*Written instruction*
Put the stretch of the records from the line containing "How much distance" through the end of the records into a numbered list, leaving out any blank lines.
>>>>
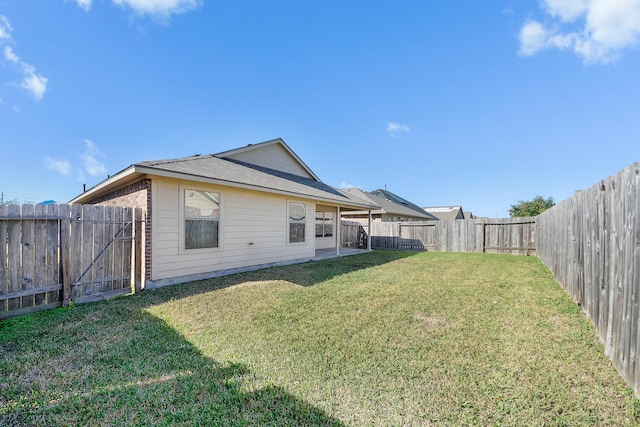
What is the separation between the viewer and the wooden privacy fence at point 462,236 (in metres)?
13.5

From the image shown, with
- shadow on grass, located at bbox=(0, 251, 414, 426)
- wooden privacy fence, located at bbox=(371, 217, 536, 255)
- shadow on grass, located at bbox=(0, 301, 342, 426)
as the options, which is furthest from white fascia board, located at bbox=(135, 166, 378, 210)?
wooden privacy fence, located at bbox=(371, 217, 536, 255)

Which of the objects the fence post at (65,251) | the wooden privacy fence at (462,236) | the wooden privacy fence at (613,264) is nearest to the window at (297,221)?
the fence post at (65,251)

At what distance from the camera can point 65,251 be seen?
16.2 ft

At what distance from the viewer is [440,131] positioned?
16578 mm

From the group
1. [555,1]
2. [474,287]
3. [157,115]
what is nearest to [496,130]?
[555,1]

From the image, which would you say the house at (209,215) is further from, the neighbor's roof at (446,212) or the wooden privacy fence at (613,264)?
the neighbor's roof at (446,212)

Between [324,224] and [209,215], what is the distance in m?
9.22

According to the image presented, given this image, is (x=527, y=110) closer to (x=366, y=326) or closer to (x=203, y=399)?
(x=366, y=326)

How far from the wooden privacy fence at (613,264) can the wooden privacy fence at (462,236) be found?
10.1 m

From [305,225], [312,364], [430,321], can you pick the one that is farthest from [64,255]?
[305,225]

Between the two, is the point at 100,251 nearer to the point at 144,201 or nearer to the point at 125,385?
the point at 144,201

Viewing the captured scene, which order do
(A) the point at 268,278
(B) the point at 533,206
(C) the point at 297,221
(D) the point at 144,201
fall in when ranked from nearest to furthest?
(D) the point at 144,201 → (A) the point at 268,278 → (C) the point at 297,221 → (B) the point at 533,206

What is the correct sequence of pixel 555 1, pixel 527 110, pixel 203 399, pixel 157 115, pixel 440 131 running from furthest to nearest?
1. pixel 440 131
2. pixel 157 115
3. pixel 527 110
4. pixel 555 1
5. pixel 203 399

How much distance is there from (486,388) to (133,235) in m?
6.92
<<<<
*Answer to this task*
1. How much distance is there from (486,388) to (133,235) in m?
2. 6.92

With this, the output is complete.